Rhoades McKee attorney Stephen Hulst recently filed an amicus brief with the Michigan Supreme Court in the case of Andary v USAA.

The Andary case involves challenges to certain provisions of Michigan’s no-fault reform law that was passed in June 2019. As part of the reform, the Michigan Legislature imposed new fee caps and limitations on the number of hours family members can provide care. The plaintiffs in Andary argued that these provisions could not retroactively apply to auto accident victims injured before June 2019 and that the new provisions were unconstitutional. The trial court in Andary disagreed with the plaintiffs, but the Michigan Court of Appeals reversed, issuing a published and binding decision on August 25, 2022, ruling that the new fee caps and limitations could not retroactively apply and are unconstitutional, in violation of the Contracts Clause.

Since no-fault reform was passed, Rhoades McKee has represented numerous auto accident victims who, because of reform, were at risk of losing the care they need to survive.

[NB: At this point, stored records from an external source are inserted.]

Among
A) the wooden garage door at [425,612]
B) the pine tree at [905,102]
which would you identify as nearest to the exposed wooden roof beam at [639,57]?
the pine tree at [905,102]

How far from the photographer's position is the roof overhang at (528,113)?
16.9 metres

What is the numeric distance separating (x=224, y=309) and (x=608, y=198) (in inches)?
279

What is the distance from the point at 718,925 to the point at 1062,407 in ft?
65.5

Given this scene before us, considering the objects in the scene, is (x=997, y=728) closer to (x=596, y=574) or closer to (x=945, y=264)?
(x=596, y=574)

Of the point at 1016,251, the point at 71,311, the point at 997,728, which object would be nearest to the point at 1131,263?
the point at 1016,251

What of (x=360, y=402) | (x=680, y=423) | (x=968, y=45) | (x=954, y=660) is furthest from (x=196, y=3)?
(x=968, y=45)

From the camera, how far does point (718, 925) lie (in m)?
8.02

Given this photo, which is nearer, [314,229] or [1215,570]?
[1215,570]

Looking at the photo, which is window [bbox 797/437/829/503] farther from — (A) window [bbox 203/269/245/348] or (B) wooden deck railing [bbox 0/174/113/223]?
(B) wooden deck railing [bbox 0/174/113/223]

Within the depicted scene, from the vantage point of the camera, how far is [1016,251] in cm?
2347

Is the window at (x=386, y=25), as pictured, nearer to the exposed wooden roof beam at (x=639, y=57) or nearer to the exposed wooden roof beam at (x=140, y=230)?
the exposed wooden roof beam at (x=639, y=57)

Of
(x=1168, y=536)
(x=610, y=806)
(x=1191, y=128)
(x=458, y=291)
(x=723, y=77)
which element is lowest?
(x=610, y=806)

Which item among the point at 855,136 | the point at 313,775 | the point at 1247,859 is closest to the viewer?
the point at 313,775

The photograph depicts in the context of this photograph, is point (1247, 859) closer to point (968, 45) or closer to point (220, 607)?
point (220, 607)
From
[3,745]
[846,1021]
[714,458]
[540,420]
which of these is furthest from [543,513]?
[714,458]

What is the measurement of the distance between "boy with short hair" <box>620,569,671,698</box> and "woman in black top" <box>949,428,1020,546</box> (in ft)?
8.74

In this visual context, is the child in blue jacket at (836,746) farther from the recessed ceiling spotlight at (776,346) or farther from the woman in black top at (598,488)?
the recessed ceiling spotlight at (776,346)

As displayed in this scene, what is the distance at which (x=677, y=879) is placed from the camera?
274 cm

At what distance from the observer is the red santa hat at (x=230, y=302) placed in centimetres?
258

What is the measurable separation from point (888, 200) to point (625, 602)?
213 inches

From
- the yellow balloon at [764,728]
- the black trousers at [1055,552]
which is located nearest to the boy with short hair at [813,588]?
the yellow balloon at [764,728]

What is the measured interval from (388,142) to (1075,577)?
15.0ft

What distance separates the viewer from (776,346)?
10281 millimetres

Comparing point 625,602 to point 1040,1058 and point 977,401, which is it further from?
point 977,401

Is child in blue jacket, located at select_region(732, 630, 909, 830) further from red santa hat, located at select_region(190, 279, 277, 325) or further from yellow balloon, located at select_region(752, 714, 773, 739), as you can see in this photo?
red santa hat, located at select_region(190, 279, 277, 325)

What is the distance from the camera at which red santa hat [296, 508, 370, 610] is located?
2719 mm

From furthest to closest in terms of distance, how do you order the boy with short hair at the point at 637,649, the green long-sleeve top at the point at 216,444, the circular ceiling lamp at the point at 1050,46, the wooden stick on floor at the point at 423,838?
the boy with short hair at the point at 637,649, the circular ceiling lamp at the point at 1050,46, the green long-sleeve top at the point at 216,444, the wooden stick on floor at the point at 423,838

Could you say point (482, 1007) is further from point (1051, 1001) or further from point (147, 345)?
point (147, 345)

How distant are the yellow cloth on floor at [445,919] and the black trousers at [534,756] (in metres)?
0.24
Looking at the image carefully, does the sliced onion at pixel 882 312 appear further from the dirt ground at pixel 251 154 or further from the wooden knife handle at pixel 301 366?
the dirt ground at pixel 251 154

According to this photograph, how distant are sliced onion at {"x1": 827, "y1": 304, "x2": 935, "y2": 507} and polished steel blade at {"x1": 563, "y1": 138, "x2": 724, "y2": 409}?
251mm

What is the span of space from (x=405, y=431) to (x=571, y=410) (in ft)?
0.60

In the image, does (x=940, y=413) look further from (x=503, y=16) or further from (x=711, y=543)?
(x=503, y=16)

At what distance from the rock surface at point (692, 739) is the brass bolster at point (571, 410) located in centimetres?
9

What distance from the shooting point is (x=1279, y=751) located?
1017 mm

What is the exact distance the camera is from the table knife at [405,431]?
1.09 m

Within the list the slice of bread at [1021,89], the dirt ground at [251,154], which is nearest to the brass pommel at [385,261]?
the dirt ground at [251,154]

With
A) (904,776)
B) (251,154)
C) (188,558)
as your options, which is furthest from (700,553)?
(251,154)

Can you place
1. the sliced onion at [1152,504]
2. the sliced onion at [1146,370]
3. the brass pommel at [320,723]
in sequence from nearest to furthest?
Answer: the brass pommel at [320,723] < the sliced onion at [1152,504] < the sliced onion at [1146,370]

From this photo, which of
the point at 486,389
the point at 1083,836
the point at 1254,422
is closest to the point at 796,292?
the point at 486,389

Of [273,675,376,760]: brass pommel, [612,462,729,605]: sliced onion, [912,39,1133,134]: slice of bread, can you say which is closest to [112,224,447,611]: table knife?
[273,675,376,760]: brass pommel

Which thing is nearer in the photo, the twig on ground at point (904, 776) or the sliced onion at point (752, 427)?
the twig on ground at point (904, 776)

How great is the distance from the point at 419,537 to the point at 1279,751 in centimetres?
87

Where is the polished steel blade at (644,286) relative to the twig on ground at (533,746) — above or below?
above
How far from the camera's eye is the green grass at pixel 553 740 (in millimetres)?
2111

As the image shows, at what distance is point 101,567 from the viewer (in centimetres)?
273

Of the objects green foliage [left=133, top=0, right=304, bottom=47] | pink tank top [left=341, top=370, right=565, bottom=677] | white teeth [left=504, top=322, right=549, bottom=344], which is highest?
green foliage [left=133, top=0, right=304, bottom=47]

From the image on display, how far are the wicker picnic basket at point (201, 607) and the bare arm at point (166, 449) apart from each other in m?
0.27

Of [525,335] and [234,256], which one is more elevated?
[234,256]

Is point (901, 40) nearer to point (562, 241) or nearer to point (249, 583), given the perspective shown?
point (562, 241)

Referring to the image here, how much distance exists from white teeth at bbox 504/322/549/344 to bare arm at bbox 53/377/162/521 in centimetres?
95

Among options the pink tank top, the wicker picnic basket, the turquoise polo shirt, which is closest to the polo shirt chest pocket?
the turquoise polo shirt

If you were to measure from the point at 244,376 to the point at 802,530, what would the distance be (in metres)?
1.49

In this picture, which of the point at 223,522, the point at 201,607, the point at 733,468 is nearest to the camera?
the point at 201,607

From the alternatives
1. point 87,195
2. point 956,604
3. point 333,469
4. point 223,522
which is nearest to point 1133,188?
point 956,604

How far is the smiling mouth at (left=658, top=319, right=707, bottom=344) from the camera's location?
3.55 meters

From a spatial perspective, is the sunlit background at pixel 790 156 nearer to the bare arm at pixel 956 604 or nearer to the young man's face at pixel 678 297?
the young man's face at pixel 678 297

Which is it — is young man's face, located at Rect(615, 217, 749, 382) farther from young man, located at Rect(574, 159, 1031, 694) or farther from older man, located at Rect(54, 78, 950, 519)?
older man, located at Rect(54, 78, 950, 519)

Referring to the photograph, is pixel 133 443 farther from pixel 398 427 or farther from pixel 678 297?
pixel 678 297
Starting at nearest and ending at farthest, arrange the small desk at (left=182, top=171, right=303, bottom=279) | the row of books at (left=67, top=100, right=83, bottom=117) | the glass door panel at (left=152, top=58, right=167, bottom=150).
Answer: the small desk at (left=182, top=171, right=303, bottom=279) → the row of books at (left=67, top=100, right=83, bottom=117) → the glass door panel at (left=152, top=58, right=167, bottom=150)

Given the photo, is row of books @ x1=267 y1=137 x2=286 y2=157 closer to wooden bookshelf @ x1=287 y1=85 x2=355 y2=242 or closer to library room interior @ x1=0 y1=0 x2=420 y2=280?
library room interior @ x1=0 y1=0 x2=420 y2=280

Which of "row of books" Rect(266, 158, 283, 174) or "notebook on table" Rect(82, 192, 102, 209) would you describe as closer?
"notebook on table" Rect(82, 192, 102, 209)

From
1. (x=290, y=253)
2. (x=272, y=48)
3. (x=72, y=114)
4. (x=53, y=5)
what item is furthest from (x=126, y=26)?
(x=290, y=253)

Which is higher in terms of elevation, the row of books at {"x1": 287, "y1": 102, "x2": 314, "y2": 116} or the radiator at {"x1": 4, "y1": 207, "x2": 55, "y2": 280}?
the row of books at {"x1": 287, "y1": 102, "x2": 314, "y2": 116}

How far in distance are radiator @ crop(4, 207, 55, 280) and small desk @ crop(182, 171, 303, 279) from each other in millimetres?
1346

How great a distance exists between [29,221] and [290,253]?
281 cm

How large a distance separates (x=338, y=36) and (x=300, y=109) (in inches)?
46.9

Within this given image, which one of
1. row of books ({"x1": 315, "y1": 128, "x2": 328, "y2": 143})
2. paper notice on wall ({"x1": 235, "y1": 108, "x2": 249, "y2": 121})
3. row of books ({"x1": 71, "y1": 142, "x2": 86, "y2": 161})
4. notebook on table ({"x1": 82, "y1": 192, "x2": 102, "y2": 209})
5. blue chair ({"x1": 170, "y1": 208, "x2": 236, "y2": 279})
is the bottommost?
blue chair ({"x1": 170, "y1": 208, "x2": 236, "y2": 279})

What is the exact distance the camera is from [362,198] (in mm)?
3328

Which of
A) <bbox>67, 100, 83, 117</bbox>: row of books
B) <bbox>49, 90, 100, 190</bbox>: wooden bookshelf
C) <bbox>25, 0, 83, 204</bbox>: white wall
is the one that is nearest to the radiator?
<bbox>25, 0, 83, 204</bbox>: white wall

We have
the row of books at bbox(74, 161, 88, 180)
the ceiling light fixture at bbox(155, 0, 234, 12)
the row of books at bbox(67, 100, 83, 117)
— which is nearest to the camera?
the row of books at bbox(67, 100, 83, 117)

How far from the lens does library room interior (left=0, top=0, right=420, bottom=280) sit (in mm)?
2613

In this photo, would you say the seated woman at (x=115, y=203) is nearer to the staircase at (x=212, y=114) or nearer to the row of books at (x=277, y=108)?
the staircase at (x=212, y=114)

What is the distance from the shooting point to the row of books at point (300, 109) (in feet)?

Attorney Hulst has sought and obtained injunctions from courts across the state, with judges ruling that auto insurance companies must continue to pay reasonable rates such that those auto accident victims can maintain their life-sustaining care while these issues work their way through the legal system.

With the Andary case headed to the Michigan Supreme Court, Attorney Hulst filed an amicus brief on behalf of ten Michigan citizens who were catastrophically injured in auto accidents and were forced to file lawsuits to obtain injunctive relief to protect their safety, health, and lives. The brief provides further perspective to the Supreme Court on the real-life consequences no-fault reform has had on some of the most vulnerable citizens in our state and encourages the Court to affirm the Court of Appeals’ decision.  The oral argument in Andary is set for March 2, 2023.